I'm guess it's all related -- maybe a busted fan?

I'm going to leave the system up for now, since we might as well minimize the labs outage. I can't imagine this isn't going to require a dc visit though :(

Andrew triaged this task as Unbreak Now! priority.May 16 2015, 4:20 AM
Andrew set Security to None.

Oh, btw, sshd and ganglia-monitor are comatose on that system for reasons that are unclear to me. The mgmt console is working fine.

@Andrew why leaving this up would have "minimized the labs outage" is not clear to me. You've basically left a completely broken system (and an UBN!) ticket open to be consumed over the weekend and I don't agree with this choice.

This server has entered a very bad state for some reason, and it seems that sockets get opened but sending data to them gets stuck forever.

Since all the nrpe checks were hanging (all processes that require network access are in an uninterruptible sleep state )
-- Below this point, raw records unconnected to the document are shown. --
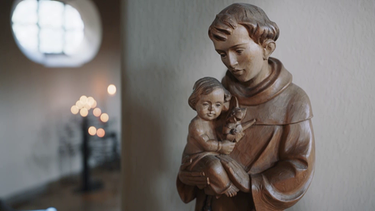 Heiligenfigur in einer Kirche  | Bild: ARTE/BR/ECO Media TV-Produktion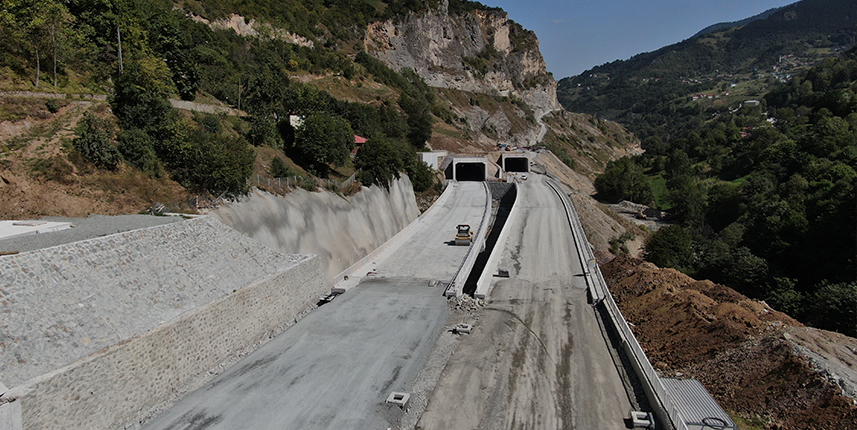 Trabzon'da Yeni Zigana Tüneli'nin yapımı devam ediyor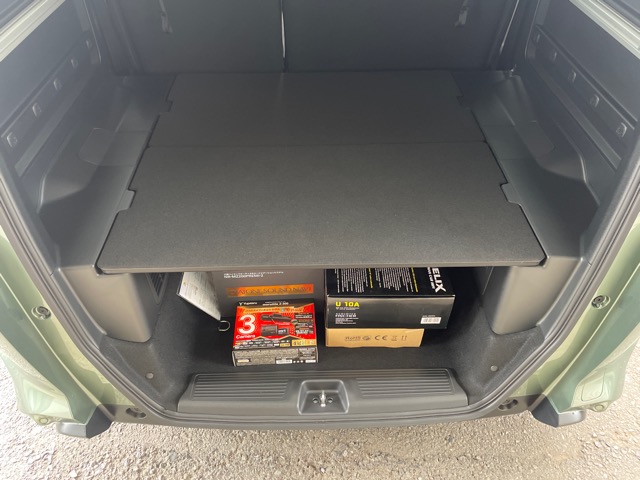 荷物を積むとこのような感じになり荷室も有効活用できます。<br>厚みのあるナチュラルなサウンドに仕上がりました。<br>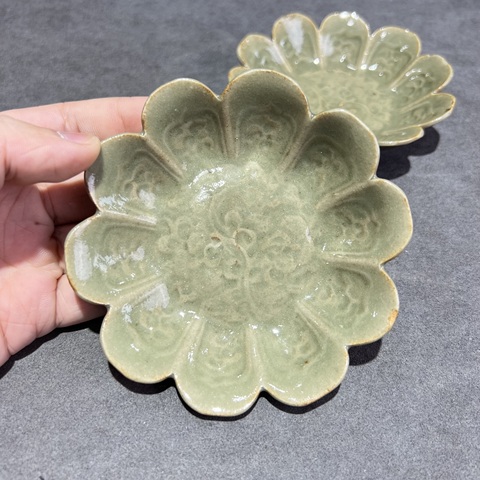古玩陶瓷宋耀州窯花口碟一對(duì)真品鑒賞圖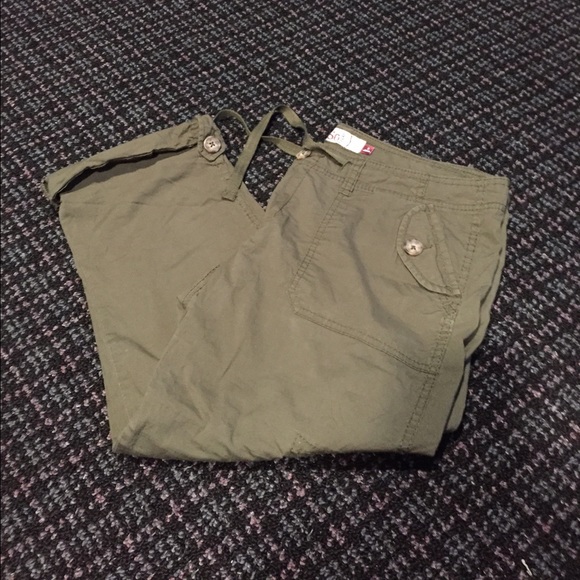 Army Green SO Capris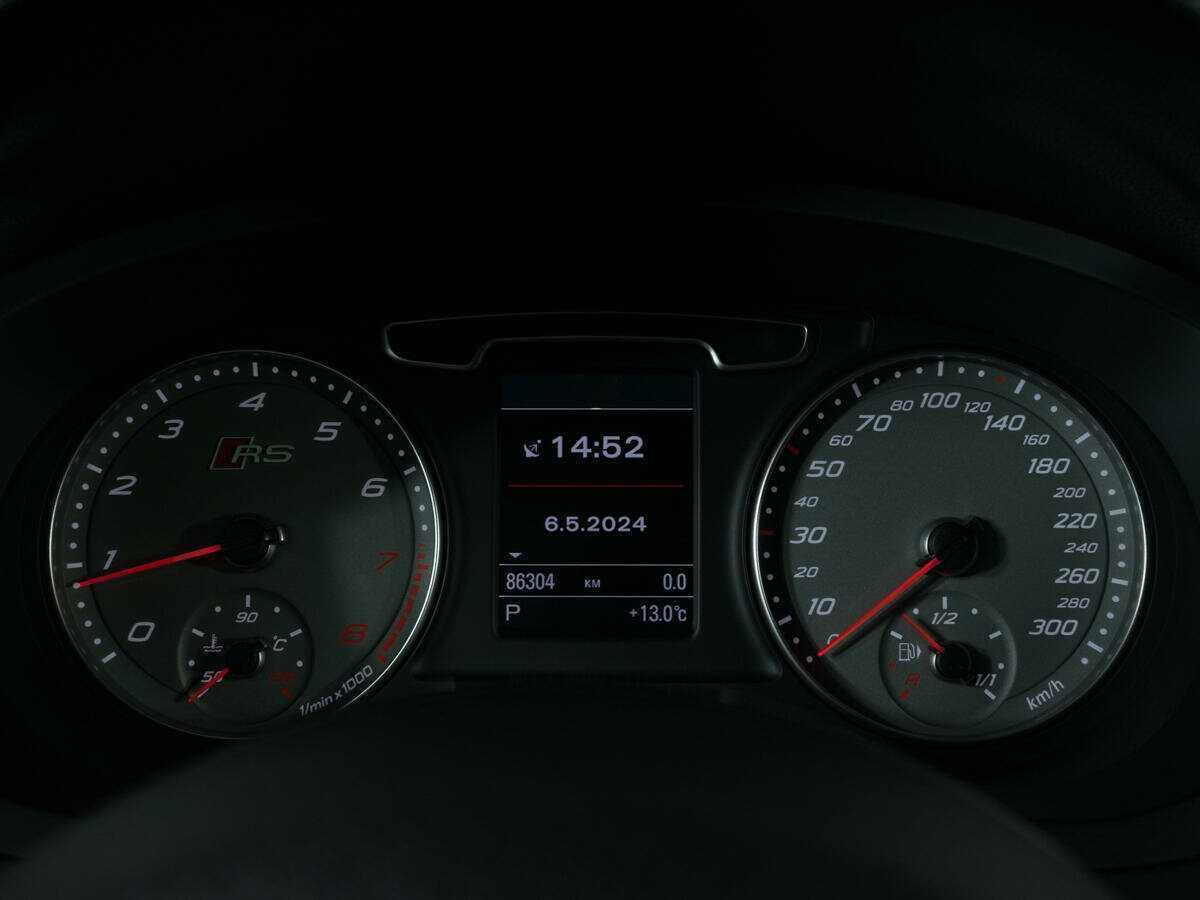 Б/У Ауди РС К3 2014 года. Фото: #8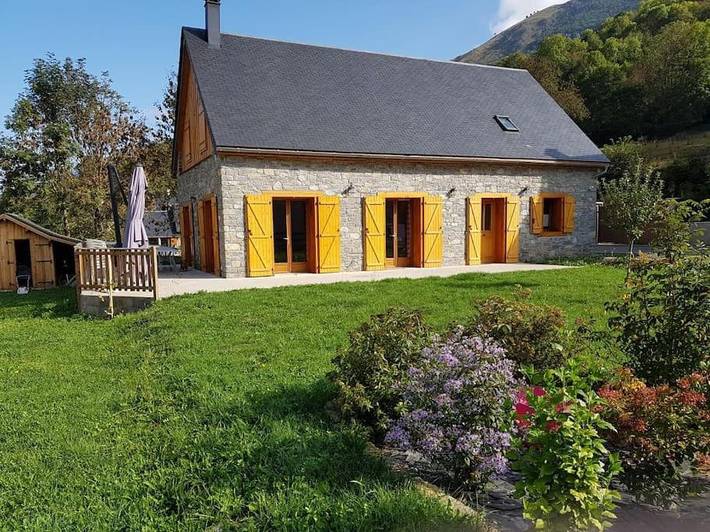 Gîte pour 12 personnes, avec Terrasse ainsi que Jardin et Vue à Armenteule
I tried an "strace ip link show" and that hanged when trying to send data to a socket:

socket(PF_NETLINK, SOCK_RAW|SOCK_CLOEXEC, 0) = 3
setsockopt(3, SOL_SOCKET, SO_SNDBUF, [32768], 4) = 0
setsockopt(3, SOL_SOCKET, SO_RCVBUF, [1048576], 4) = 0
bind(3, {sa_family=AF_NETLINK, pid=0, groups=00000000}, 12) = 0
getsockname(3, {sa_family=AF_NETLINK, pid=2648, groups=00000000}, [12]) = 0
sendto(3, " \0\0\0\20\0\5\0\0\0\0\0\0\0\0\0\0\0\0\0\0\0\0\0\0\0\0\0\0\0\0\0", 32, 0, NULL, 0

which confirms there is some problem with the network stack, but it's not that helpful for further debugging

The only reason why I'm not rebooting this machine is that Andrew implied it would mean having downtime for labs, but I don't really see an alternative to an hard powercycle for now.

According to the ILO sensors both the fans and the temp sensors indicate OK/good health, so I doubt it's actually a matter of overheating.

The labs instances on the box seem to be working fine fwiw.